Le incongruenze emerse nel racconto, unite alle immagini delle telecamere di videosorveglianza e alle testimonianze raccolte dagli investigatori, avevano spinto i carabinieri a fermare la donna. Un fermo inizialmente non convalidato dal gip, che aveva però successivamente disposto la custodia cautelare in carcere.
L’autopsia ha poi delineato un quadro ben più grave: sul corpo della bambina sarebbero state riscontrate numerose lesioni e un trauma cranico ritenuto compatibile con la causa della morte.
Nel corso delle indagini i carabinieri del Ris di Parma hanno sequestrato materiale biologico e repertato tracce di sangue nell’auto della donna e nell’abitazione di Manuel Iannuzzi.
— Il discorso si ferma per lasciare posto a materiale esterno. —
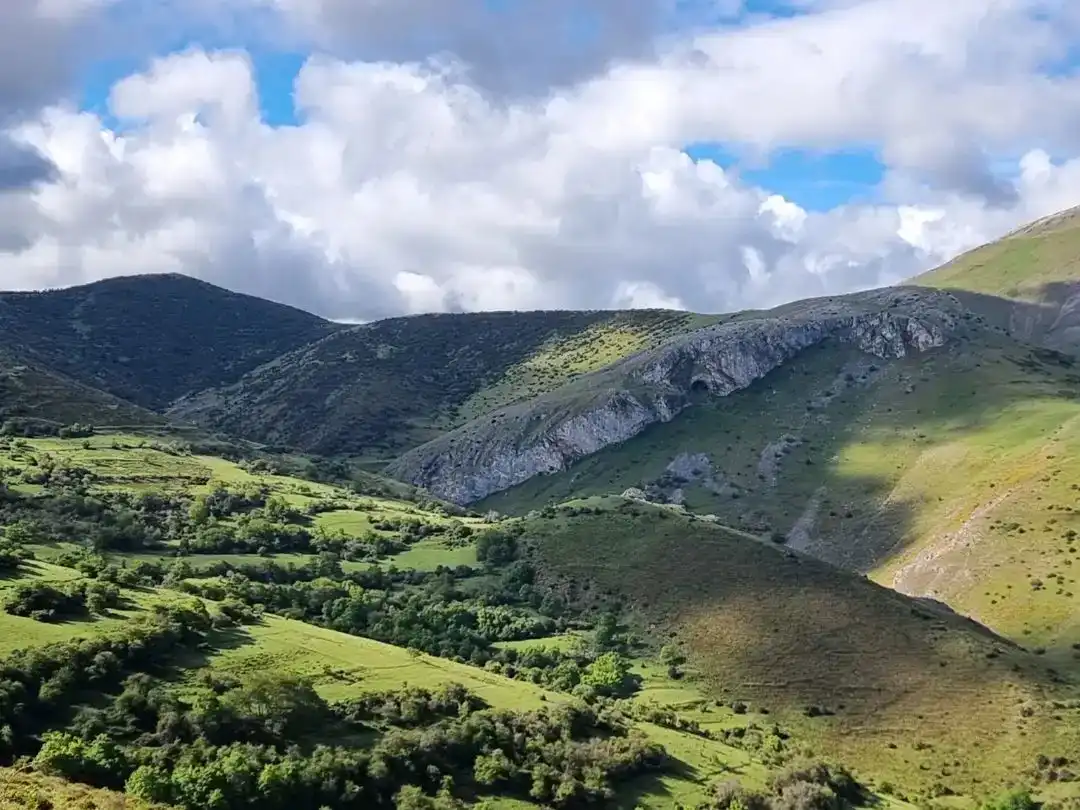 Vista exterior de Casa o xalet en venda en Villar del Río amb Jardí privat, Parquet i Moblat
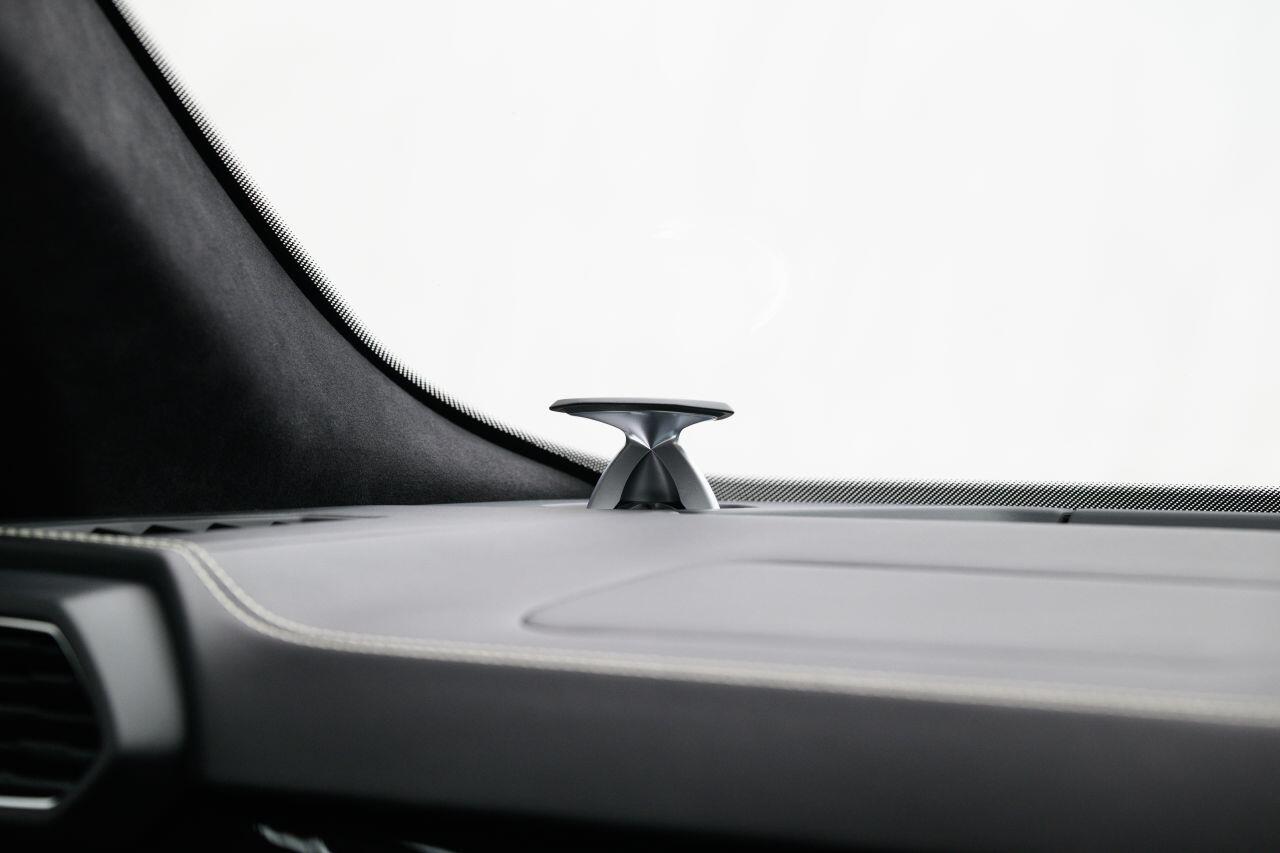 Lamborghini Urus view 35
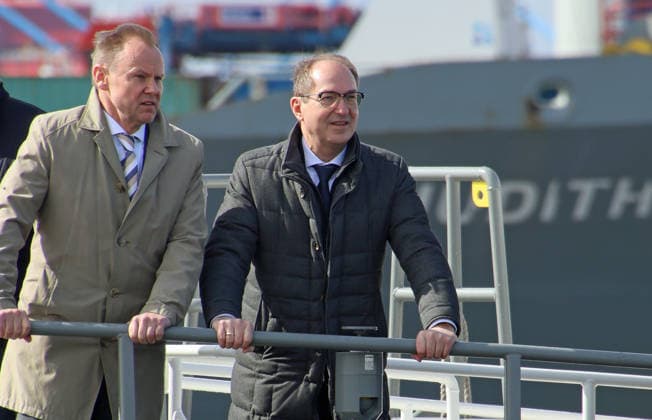 Hamburgs Innensenator Andy Grote (l.) hat zusammen mit Bundesinnenminister Alexander Dobrindt (r.), verschafften sich an Bord eines Bootes der Wasserschutzpolizei einen Eindruck von der Zusammenarbeit und den Fähigkeiten der Sicherheitsbehörden und der weiteren beteiligten Akteure zum Schutz des Hamburger Hafens. *** Hamburgs Senator of the Interior Andy Grote l , together with Federal Minister of the Interior Alexander Dobrindt r , gained an impression of the cooperation and capabilities of the security authorities and the other players involved in protecting the Port of Hamburg on board a water police boat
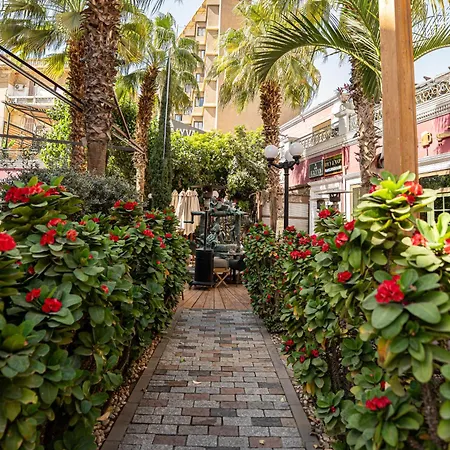 1920S Boutique Hotel And Restaurants-3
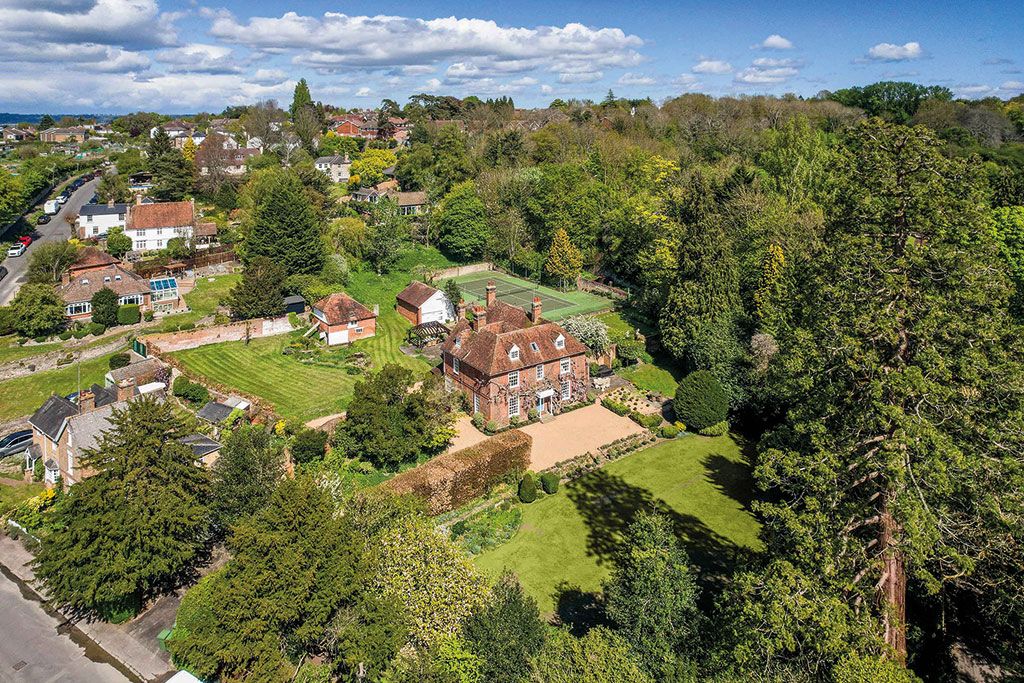 Properties for sale with tennis courts: Vale House, Loose, Maidstone, Kent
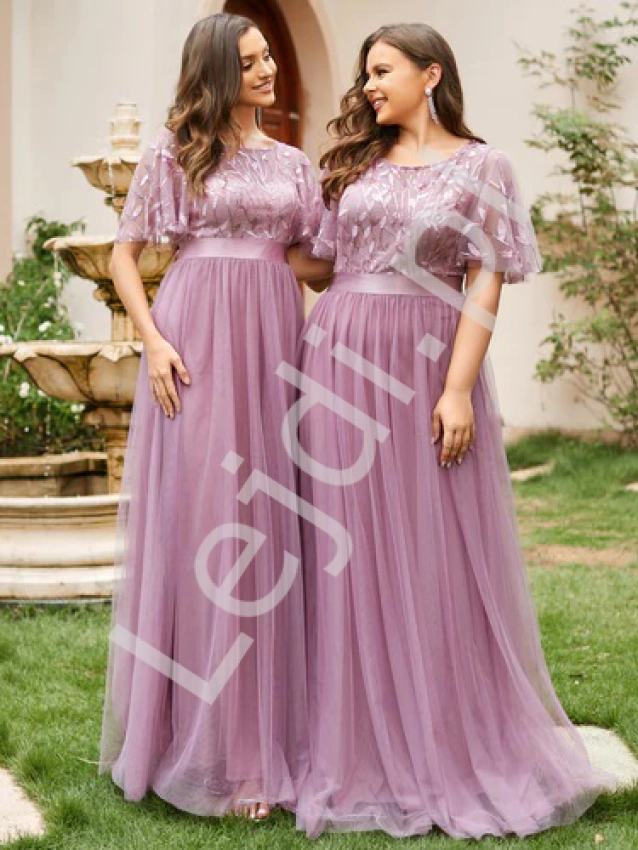 Pustynno różowa długa suknia z haftami listkami 0904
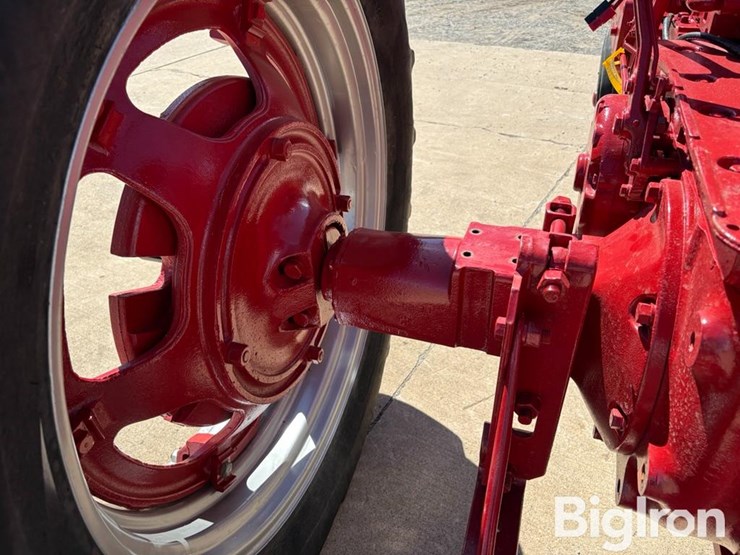 1954-ih-farmall-super-m-ta-2wd-tractor-image-14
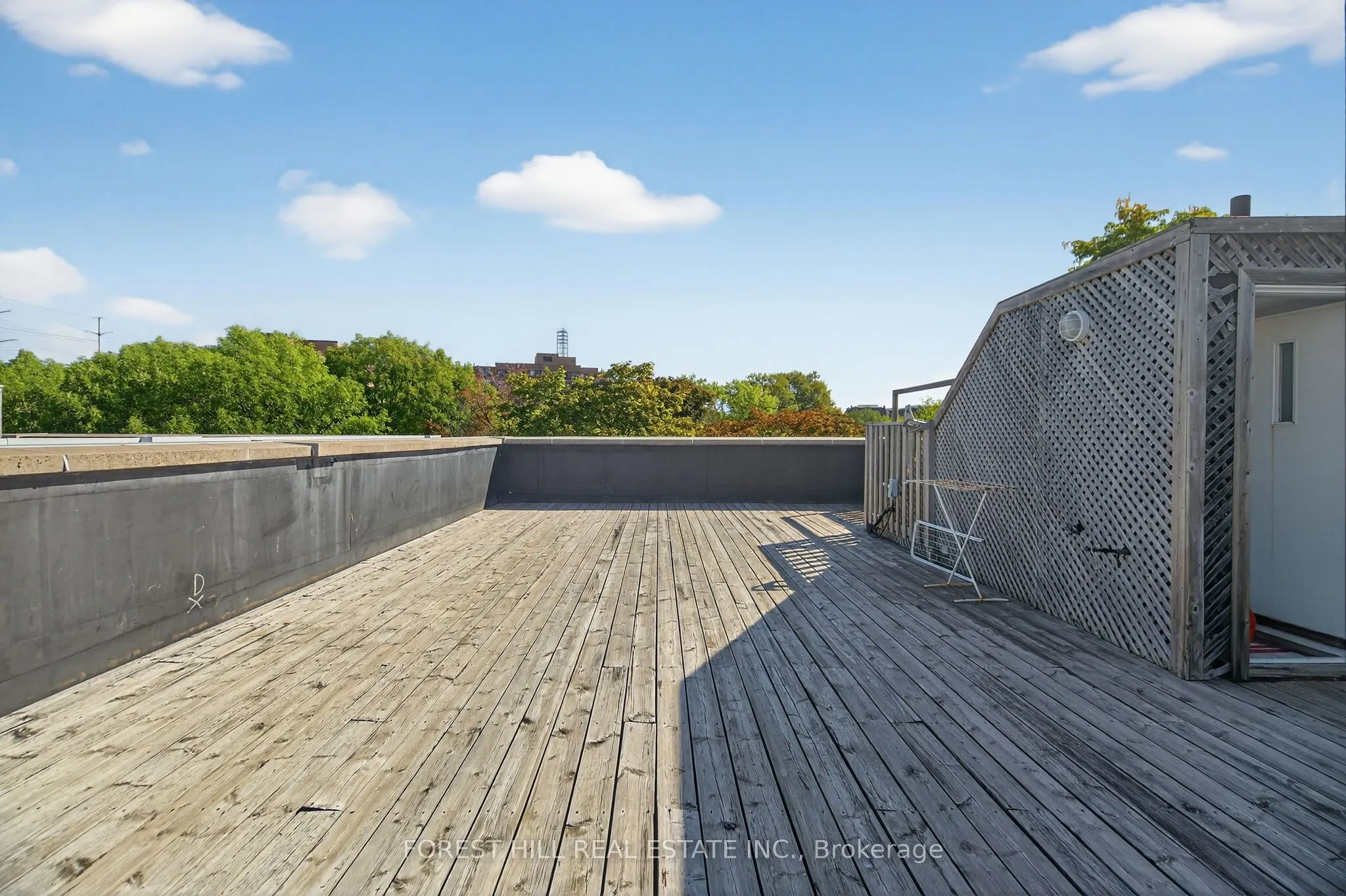 1785 Eglinton Avenue E, #305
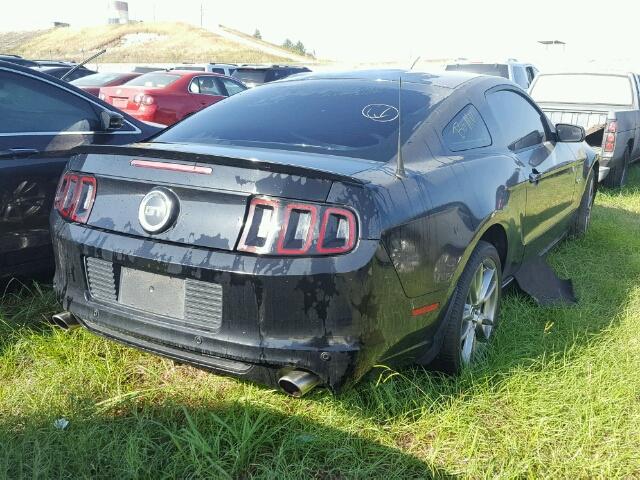 1ZVBP8CF5D5213650 - 2013 FORD MUSTANG BLACK photo 4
Secondo quanto emerso dall’inchiesta, sul cellulare sequestrato all’uomo sarebbero state trovate fotografie della bambina con il volto tumefatto e persino un video in cui la piccola, appena due anni, viene costretta a fumare una sigaretta mentre gli adulti presenti ridono e lei piange disperata.
Per gli investigatori quei contenuti rappresenterebbero una prova diretta di una lunga sequenza di violenze e vessazioni subite dalla bambina nel tempo.
Il quadro accusatorio parla di schiaffi, pugni, strattoni ai capelli, colpi inferti con oggetti e aggressioni ripetute che avrebbero provocato lesioni progressive culminate nel trauma cranico fatale.
Alle 10:30 di oggi la Procura della Repubblica ha convocato una conferenza stampa per illustrare gli sviluppi dell’inchiesta che continua a scuotere profondamente l’opinione pubblica nazionale.